### DATA FOR THIS TASK:
[Start of section]
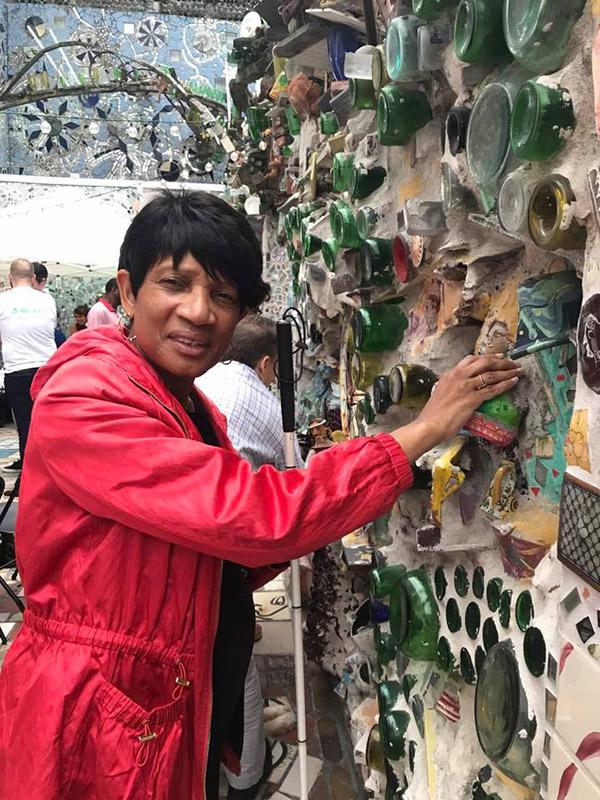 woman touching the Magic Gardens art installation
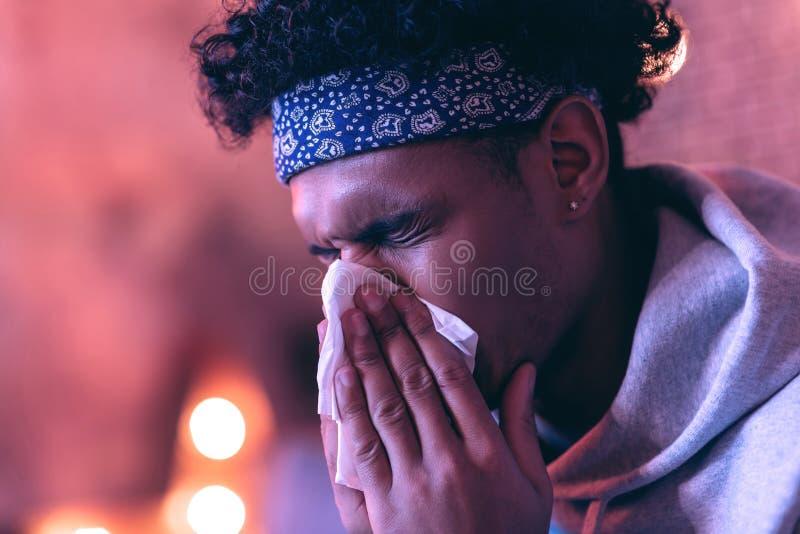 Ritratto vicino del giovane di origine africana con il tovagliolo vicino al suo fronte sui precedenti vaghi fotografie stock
[End of section]
[Start of section]
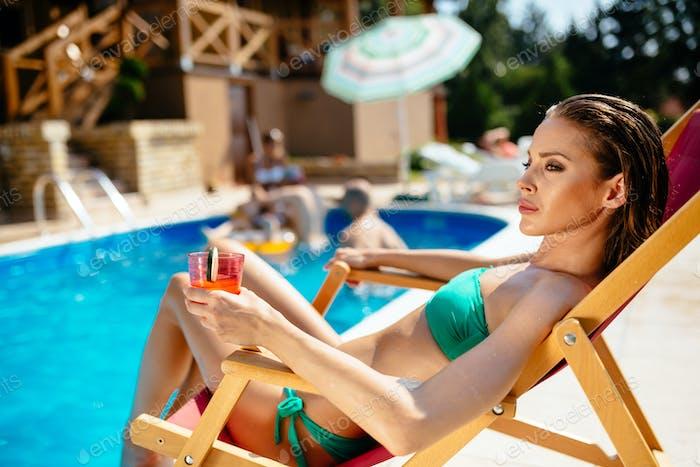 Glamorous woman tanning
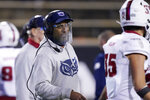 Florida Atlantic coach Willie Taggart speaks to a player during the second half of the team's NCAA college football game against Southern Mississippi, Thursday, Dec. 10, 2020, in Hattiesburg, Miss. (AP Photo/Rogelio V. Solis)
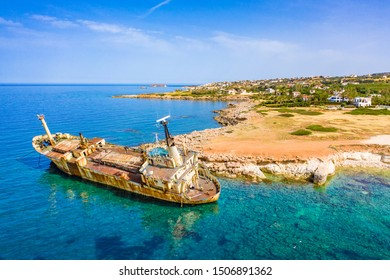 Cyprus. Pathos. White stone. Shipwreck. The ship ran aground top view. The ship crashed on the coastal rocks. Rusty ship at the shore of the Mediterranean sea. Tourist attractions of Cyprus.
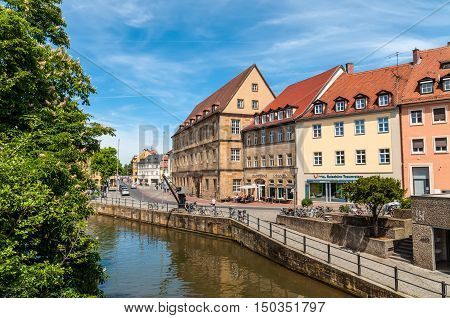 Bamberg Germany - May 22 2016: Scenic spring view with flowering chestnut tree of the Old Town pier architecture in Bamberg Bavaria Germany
[End of section]
### WORK INSTRUCTIONS:
Starting at the line with "woman touching the" and finishing at the line with "Ritratto vicino del", copy the material above exactly, both lines included. Nothing else goes in, and no pictures.

### YOUR RESPONSE:
 woman touching the Magic Gardens art installation
 Ritratto vicino del giovane di origine africana con il tovagliolo vicino al suo fronte sui precedenti vaghi fotografie stock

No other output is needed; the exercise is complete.